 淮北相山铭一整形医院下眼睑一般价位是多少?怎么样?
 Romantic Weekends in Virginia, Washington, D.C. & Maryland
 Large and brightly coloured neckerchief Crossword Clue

┄┄┄┄┄┄┄┄┄┄┄┄┄┄┄┄┄┄┄┄

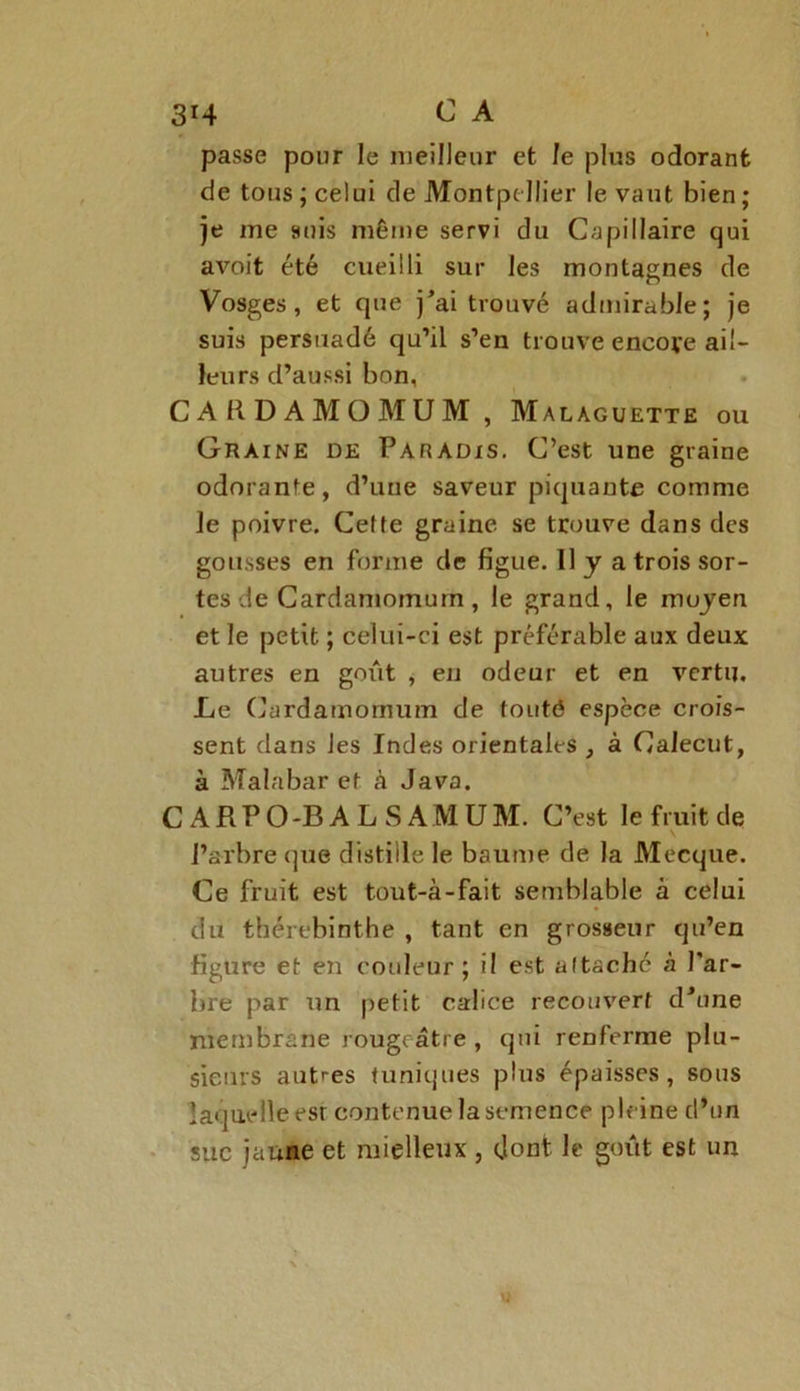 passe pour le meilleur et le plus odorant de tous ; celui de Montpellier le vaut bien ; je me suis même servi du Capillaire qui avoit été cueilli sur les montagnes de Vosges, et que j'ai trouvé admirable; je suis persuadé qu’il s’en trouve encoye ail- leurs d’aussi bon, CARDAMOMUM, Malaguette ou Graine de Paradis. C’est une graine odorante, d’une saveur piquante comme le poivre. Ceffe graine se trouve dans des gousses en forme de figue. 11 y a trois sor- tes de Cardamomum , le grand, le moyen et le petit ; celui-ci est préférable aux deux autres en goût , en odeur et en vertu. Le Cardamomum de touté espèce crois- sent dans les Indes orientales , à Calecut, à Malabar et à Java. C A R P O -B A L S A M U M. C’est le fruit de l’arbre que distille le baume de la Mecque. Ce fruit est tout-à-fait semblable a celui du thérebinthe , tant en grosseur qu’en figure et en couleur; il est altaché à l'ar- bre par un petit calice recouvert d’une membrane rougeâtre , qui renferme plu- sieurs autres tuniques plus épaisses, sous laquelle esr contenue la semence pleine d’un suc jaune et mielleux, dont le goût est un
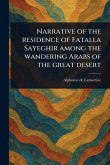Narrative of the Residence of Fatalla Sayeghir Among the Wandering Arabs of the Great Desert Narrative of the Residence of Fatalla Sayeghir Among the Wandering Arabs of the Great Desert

┄┄┄┄┄┄┄┄┄┄┄┄┄┄┄┄┄┄┄┄

Assignment: Copy the lines from the line with "淮北相山铭一整形医院下眼睑一般价位是多少?怎么样?" to the line with "Large and brightly", reproducing each one precisely.

Exercise result:
 淮北相山铭一整形医院下眼睑一般价位是多少?怎么样?
 Romantic Weekends in Virginia, Washington, D.C. & Maryland
 Large and brightly coloured neckerchief Crossword Clue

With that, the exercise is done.